P. Mario Fioravanti è deceduto all’ospedale di San Benedetto del Tronto, Ascoli Piceno, il 7 novembre scorso. Era stato ricoverato d’urgenza il giorno prima. Sembrava l’ennesima crisi, che avrebbe superato con qualche giorno di ricovero, come era già successo tante altre volte negli ultimi anni, ma stavolta il cuore non ha retto. Se n’è andato in punta di piedi. Avrebbe compiuto settantadue anni tre settimane dopo. Si trovava in famiglia da un anno. Le difficili condizioni fisiche, accentuate da costanti problemi e dal bisogno anche psicologico di poter contare su un’assistenza costante di persone di fiducia, avevano suggerito che rimanesse in famiglia piuttosto che in una comunità comboniana.
L’inizio della missione in Brasile
Era nato il 27 novembre 1939 a San Benedetto del Tronto (AP).
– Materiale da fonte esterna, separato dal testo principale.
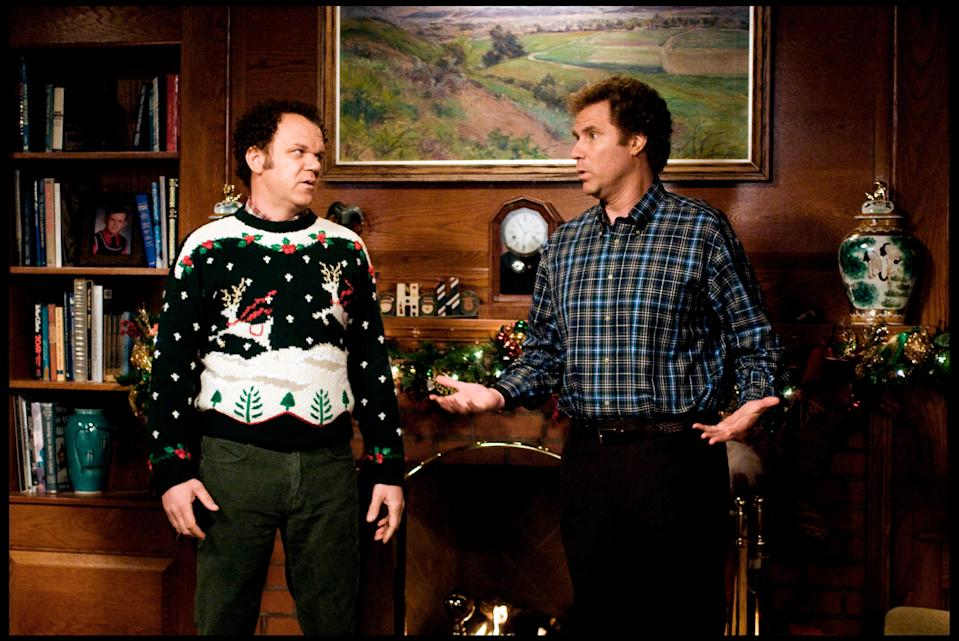 """<h1 class=""""title"""">Prod DB A© Apatow Productions - Mosaic Media Group / DRFRANGINS MALGRE EUX (STEP BROTHERS) de Adam McKay 2008 USAavec John C. Reilly et Will Ferrell pull, chemise A carreaux</h1><cite class=""""credit"""">TCD/Prod.DB / Alamy Stock Photo</cite>"""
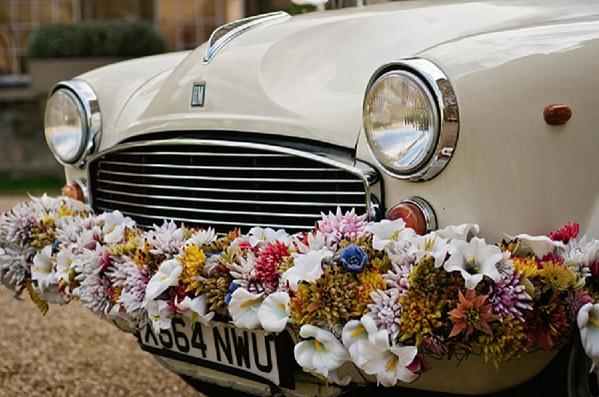Ιδέες για τον γαμήλιο στολισμό του αυτοκινήτου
Fu ordinato sacerdote il 26 giugno 1965 e, dopo due anni passati a Roma nell’animazione missionaria, fu destinato al Brasile. Partì nel 1967 e arrivò a Mantenópolis, nello stato di Espírito Santo, in una parrocchia affidata ai comboniani una decina d’anni prima. In quegli anni la diocesi cercava di portare avanti il difficile rinnovamento proposto dal Concilio Vaticano II. C’era ovunque una duplice spinta: verso una Chiesa più semplice, di comunità e ministeri, come chiedeva l’episcopato latinoamericano, ma anche le resistenze dei gruppi che non capivano il rinnovamento e si opponevano con forza. Le tensioni fra nuovo e vecchio erano difficili da gestire. P. Mario cercò di capire e di dare il suo contributo nel cammino intrapreso dalla diocesi.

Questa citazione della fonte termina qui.